Which means that tonight, when I arrive to find a trail of clothes leading to the dimly lit bathroom, and the sound of the shower running, I’m sure it’s not accidental. Prowling forward, my cock is already half hard as I pause in the doorway, enjoying the sight before me.

Josephine is standing beneath the spray of water, her head tilted back as she rinses shampoo from her hair. The bubbles flow freely down her body, forming rivers between her breasts and over her ass. I watch, reaching down to squeeze my erection through my pants.
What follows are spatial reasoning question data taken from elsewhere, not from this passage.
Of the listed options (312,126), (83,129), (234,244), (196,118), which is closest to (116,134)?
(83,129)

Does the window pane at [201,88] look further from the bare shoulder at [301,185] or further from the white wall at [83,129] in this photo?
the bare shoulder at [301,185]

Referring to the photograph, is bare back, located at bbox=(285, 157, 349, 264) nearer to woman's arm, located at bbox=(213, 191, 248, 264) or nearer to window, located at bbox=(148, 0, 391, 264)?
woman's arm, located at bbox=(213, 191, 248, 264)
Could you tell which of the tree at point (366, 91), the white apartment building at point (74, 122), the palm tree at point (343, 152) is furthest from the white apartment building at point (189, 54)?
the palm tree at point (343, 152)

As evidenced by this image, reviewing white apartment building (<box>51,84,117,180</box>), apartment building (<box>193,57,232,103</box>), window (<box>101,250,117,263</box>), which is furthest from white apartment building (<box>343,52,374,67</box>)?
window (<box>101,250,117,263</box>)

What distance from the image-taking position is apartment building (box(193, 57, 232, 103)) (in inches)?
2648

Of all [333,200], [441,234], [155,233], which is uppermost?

The days have felt endless lately, and even juggling my dream job, spending time with Zoe and contemplating the mystery of Monsieur Perdue’s notes, isn’t enough to distract me from counting down the hours until she’s in my arms again.

The unspoken rule that the limited block of time was to be used for the sole purpose of getting the sexual frustration out of our systems, has been dismissed. While there are certainly more nights than not spent doing just that, there are also times when we watch movies or read side by side, sometimes cuddling and talking. It feels as though I’m in a relationship that exists only between the hours of eight and twelve, and every day, it’s getting harder to keep it that way.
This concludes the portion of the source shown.